• Exercise aim
The expected output is every line from the one containing "[camera trap, expert-labeled]" to the end of the data below, exactly, and no other line.

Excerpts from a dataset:
▬▬▬▬▬▬
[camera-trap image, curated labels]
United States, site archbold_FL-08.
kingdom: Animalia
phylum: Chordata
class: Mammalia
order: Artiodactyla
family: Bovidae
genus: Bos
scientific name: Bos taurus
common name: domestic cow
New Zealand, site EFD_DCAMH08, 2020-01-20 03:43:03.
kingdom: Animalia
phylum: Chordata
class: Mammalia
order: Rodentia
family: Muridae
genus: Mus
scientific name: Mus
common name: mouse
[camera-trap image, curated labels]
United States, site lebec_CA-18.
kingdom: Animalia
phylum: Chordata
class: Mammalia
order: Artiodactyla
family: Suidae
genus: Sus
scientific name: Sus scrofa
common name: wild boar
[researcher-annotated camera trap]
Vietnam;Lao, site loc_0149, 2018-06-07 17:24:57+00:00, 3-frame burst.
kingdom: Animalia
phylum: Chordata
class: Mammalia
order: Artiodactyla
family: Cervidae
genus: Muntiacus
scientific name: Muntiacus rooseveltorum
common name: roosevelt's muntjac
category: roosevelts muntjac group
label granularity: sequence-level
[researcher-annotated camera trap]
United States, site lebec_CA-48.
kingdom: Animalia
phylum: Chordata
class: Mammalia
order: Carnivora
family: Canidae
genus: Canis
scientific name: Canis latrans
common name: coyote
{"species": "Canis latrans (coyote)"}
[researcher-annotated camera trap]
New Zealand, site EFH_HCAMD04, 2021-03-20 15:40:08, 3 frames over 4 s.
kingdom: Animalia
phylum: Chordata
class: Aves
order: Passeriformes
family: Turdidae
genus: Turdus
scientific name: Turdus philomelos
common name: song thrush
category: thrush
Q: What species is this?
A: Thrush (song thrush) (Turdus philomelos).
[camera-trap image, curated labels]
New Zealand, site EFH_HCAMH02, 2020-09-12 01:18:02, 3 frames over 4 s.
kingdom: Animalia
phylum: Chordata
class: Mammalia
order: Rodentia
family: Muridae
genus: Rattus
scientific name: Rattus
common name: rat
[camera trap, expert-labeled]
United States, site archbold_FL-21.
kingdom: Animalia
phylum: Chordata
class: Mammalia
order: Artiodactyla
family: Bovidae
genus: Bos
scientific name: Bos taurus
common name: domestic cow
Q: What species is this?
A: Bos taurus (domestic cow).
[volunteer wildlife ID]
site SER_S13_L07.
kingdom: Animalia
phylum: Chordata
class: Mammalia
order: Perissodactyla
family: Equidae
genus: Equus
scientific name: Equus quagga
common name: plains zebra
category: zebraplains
▬▬▬▬▬▬
• Solution
[camera trap, expert-labeled]
United States, site archbold_FL-21.
kingdom: Animalia
phylum: Chordata
class: Mammalia
order: Artiodactyla
family: Bovidae
genus: Bos
scientific name: Bos taurus
common name: domestic cow
Q: What species is this?
A: Bos taurus (domestic cow).
[volunteer wildlife ID]
site SER_S13_L07.
kingdom: Animalia
phylum: Chordata
class: Mammalia
order: Perissodactyla
family: Equidae
genus: Equus
scientific name: Equus quagga
common name: plains zebra
category: zebraplains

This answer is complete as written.